С неё станется — психованная после всех жизненных невзгод. Пальнет еще. А промазать тут сложно.

— Или настойка вам в голову дала? Какой я фриц? — продолжал я заговаривать ей зубы, прикидывая как половчее выдернуть наган из её руки. — Сами подумайте: мог я сам себе такую рану нанести, чтобы к вам в доверие втереться? И двух полицаев при вас же заземлил…

— Полицаи для фрицев, что мусор, — возразила тётка, и не думая отводить от меня ствол. — Легко пришьют и не почешутся.

— Погодите, а вам-то до всего этого какое дело? Вы же пять минут назад на весь мир обижены были, — напомнил я. — Чуть не весь род людской ненавидели…

— Ты горячее с мокрым-то не путай, касатик! — злобно усмехнулась тётка, на мгновение став похожей на свою мертвую мать-ведьму в нашу первую с ней встречу. — Я хоть и мести желаю, но я — русская! И всякой погани фашисткой по моей родной земле, как у себя дома, ходить не позволю! А вот как фрицев погоним, так и для мести время появится. А пока — ни-ни!
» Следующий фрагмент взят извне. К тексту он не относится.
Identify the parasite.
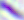
Toxoplasma gondii.

Summary:
  - Modality: micrograph
  - Magnification: 400x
Identify the parasite.
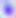

This is Toxoplasma gondii.

Summary:
  - Magnification: 400x
  - Modality: micrograph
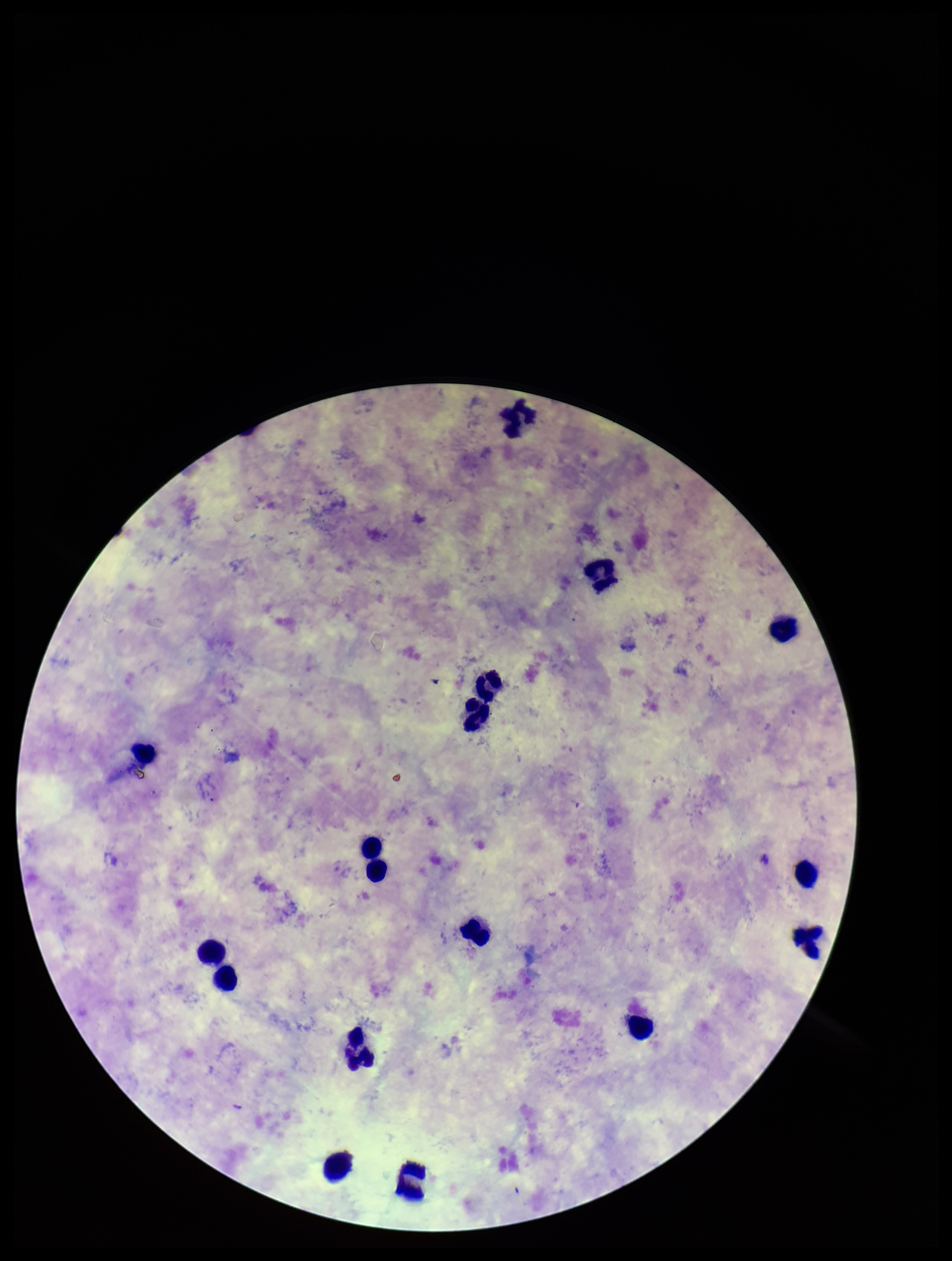

Giemsa stain. Preparation: thick smear. Species reported for this patient: Plasmodium vivax. Leukocyte count: 15. Parasite count: 0. Single field of view. Photographed through the microscope eyepiece with a smartphone camera. Patient malaria status: positive. Image is 952×1261 pixels. Plasmodium parasites: none seen.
Locate every Plasmodium parasite.
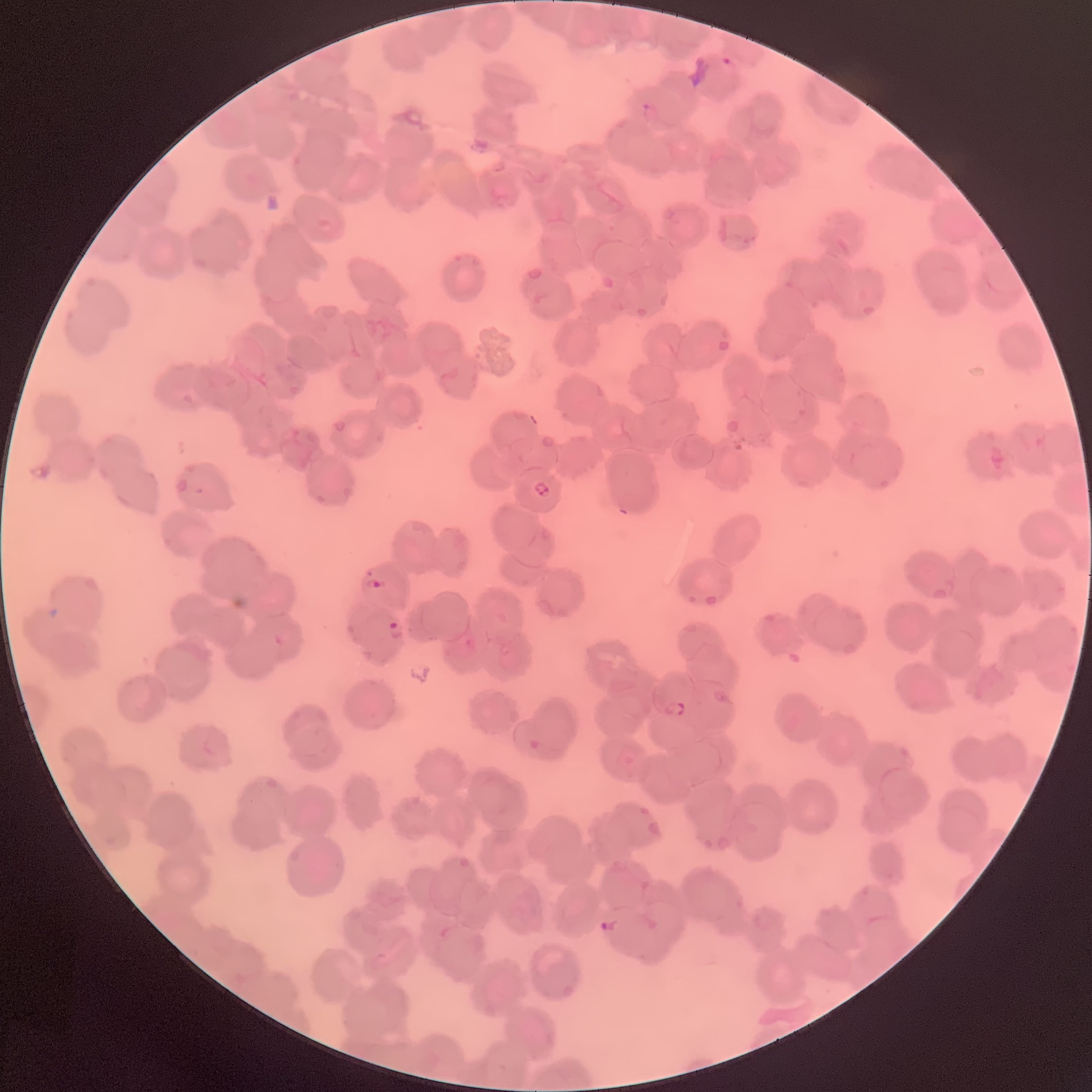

Ага, вот оно, оказывается, как? А что, так можно было? Ненавидящая весь род человеческий дочь ведьмы, оказывается, ярая патриотка? Твою мать, да у меня сейчас разрыв всех шаблонов случился.

— А ну говори, гад, — и она большим пальцем оттянула курок, показав, что намерения у неё весьма серьёзные, — с какой целью под красноармейца рядишься? Ну? Пальну «на три»! Раз! Два…

[1] Фраза «После первого стакана не закусываю» появилась в 1959 году после выхода фильма «Судьба человека». В немецком плену главный герой отказался закусывать после первого стакана. Фильм «Судьба человека» — советская военная драма режиссёра Сергея Бондарчука (он же играет главную роль), снятая на основе одноименного рассказа Михаила Александровича Шолохова «Судьба человека» (1956 г.), премьера фильма состоялась 12 апреля 1959 года.

[2] Евге́ника — учение об улучшении человека при помощи искусственного отбора (селекции). Учение было призвано бороться с явлениями вырождения в человеческом генофонде.